## Selected text:

Poor headbangers :
Steve Portigal was on the way to the gym in his Miata, looking for an AC/DC fix on his car radio, when he drove smack into the changing face of California.
The dial was tuned to 92.3 FM, but instead of the screaming hard-rock guitars that have blared from KSJO for 36 years to the delight of Bay Area listeners, what Portigal heard were accordion-tinged Mexican oldies.
"I was confused and surprised," said Portigal, 36, of Montara. "I could almost always press that button and an AC/DC song would be playing."
With no notice other than its final song -- Wall of Voodoo's "Mexican Radio" -- radio giant Clear Channel switched KSJO to a Spanish-language format of Mexican favorites on Oct. 28, giving a nod to the region's burgeoning Latino population and pulling the plug on a Bay Area rock institution.
The move has left a generation of aging headbangers scanning the dial in vain for their Scorpions, Black Sabbath and Led Zeppelin.
"There are times I just need to hear Ozzy (Osbourne) or Metallica," said Terence Curtis, 36, of San Jose, who had listened to KSJO since he was 12. "Yesterday I was driving, scanning again, and I practically fell asleep because now Bay Area commercial radio is like a sedative."
Kim Bryant, San Jose-based KSJO's new general manager, said the station has gotten plenty of complaints from longtime listeners but enthusiastic responses from new ones.
"It's emotional because it's a brand. It's legendary," she said. "But it was time."
Bryant said the station had lost listeners as they aged and their tastes mellowed from metal to classic rock, at the same time the Latino population has exploded.
Bryant said KSJO's ratings had fallen "drastically'' over several years. In the latest ratings period for the San Jose market -- which is tracked separately from San Francisco -- KSJO had fallen to 24th place with 1.8 percent of the area's 1.46 million listeners older than 12. And for the first time, a Spanish-language station topped the list. KSOL (98.9 FM), whose regional Mexican format is simulcast on KSQL (99.1 FM), had 7 percent of listeners, beating out longtime leader news station KGO's (810 AM) 6.5 percent.
The switch at KSJO is part of a broader initiative by Clear Channel -- the nation's largest radio station owner, with more than 1,200 stations nationwide and 10 in the Bay Area -- to bring Spanish-language programming to its stations in more than 20 markets.
KSJO's new format, called "La Preciosa," is geared toward Mexican immigrants and "brings back memories of their country," Bryant said, with artists such as Vicente Fernandez and Juan Gabriel, whom she compared with Frank Sinatra and Elton John, respectively. The station also has the only locally produced morning show, with host Alex Lucas.
When the format premiered in Monterey and Salinas 18 months ago, it immediately became No. 1.
Industry expert Adam Jacobson predicts the same for KSJO.
"This is a home run," said Jacobson, radio editor for industry news source Radio & Records, who described KSJO's new sound as "KOIT for the Mexican population." He said the music, which is popular with a wide age range, fills a niche not covered by other Spanish-language stations.

[Stored data entries]

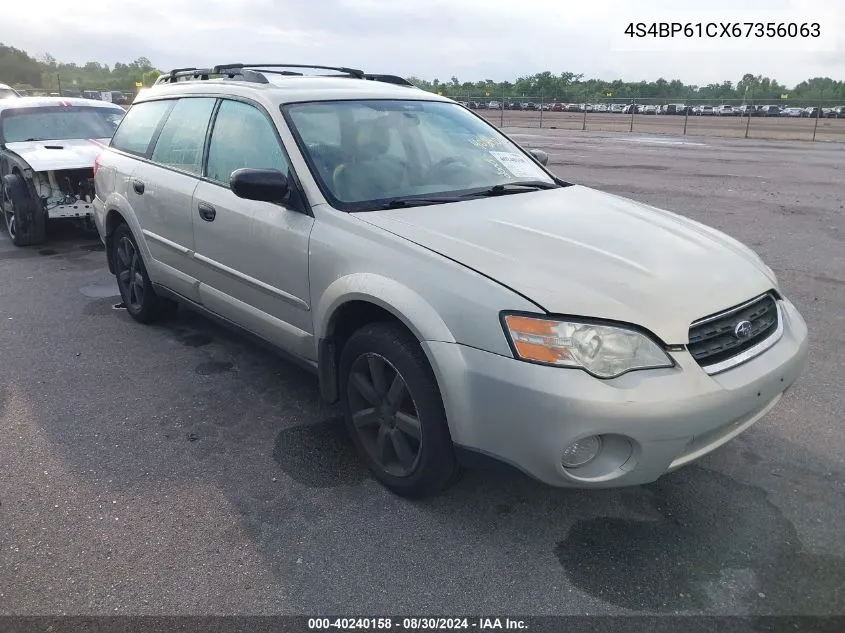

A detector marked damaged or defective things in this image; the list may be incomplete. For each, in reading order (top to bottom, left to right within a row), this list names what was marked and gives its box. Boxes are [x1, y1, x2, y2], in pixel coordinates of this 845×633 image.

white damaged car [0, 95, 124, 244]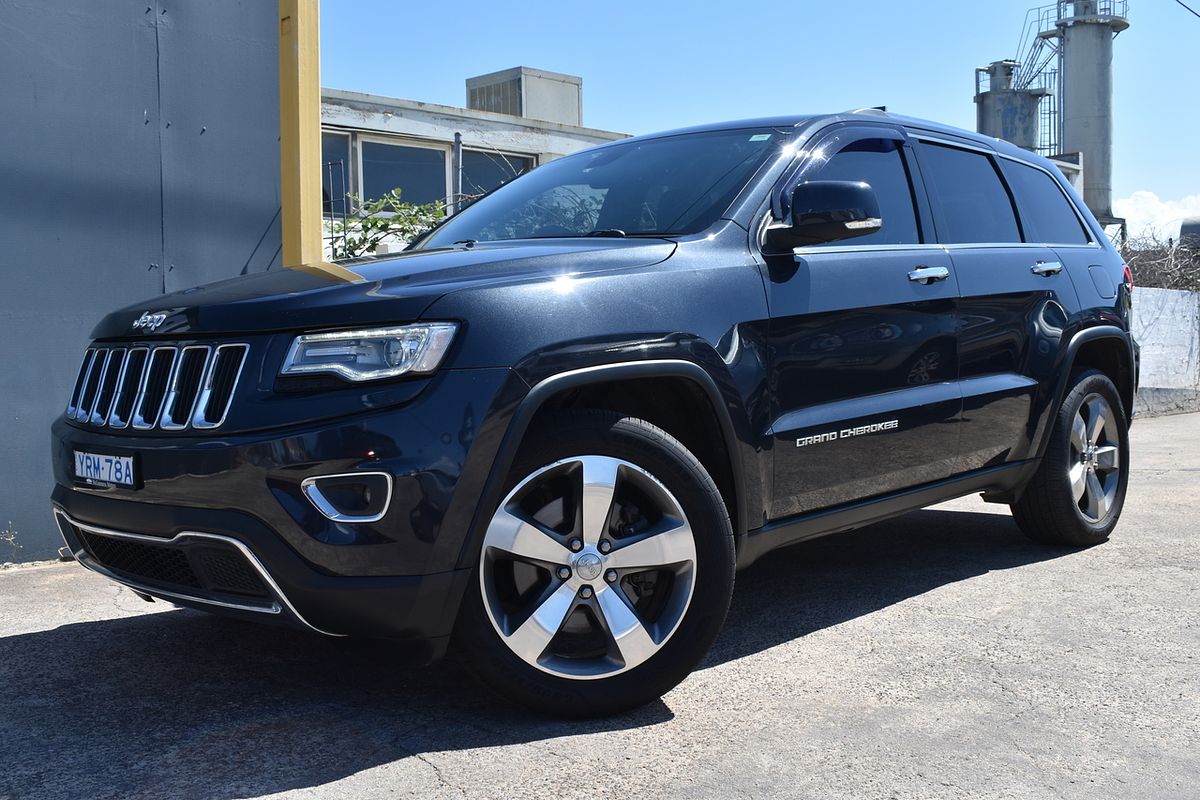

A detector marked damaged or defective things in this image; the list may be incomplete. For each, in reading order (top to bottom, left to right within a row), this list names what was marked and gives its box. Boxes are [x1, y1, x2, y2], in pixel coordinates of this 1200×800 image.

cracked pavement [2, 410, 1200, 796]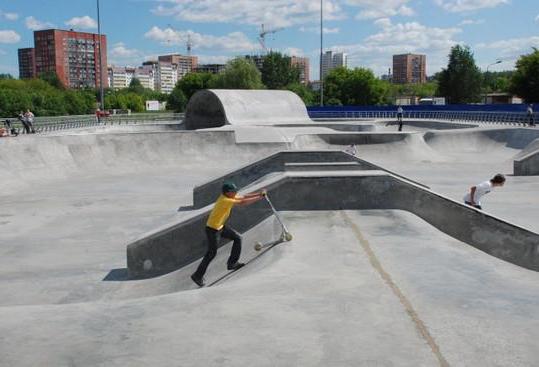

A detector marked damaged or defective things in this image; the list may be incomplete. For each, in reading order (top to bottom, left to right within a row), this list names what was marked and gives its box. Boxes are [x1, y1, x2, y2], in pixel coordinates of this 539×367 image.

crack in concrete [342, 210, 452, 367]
--
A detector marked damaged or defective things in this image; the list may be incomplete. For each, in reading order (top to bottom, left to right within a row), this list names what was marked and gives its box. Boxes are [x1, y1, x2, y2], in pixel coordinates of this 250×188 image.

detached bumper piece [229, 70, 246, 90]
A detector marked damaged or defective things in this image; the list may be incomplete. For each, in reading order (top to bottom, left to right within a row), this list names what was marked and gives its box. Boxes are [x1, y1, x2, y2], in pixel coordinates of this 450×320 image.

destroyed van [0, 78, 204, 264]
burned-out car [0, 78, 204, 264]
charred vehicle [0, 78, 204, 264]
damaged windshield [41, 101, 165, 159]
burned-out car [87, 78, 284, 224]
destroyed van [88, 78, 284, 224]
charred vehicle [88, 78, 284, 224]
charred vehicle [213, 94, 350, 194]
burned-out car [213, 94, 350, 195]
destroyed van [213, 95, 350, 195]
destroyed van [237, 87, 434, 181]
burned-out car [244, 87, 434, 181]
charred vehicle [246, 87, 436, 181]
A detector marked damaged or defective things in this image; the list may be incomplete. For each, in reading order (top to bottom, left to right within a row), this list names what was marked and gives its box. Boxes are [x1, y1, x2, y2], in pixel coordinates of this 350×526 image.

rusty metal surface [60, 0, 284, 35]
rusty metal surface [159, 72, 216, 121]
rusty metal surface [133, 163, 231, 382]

## Task goal:
Print the passage of the article on KSJO's format switch between "KSJO's new format, called" and "same for KSJO.", inclusive, copying it exactly. The records stand apart from the text and are separate material.

## Finished task:
KSJO's new format, called "La Preciosa," is geared toward Mexican immigrants and "brings back memories of their country," Bryant said, with artists such as Vicente Fernandez and Juan Gabriel, whom she compared with Frank Sinatra and Elton John, respectively. The station also has the only locally produced morning show, with host Alex Lucas.
When the format premiered in Monterey and Salinas 18 months ago, it immediately became No. 1.
Industry expert Adam Jacobson predicts the same for KSJO.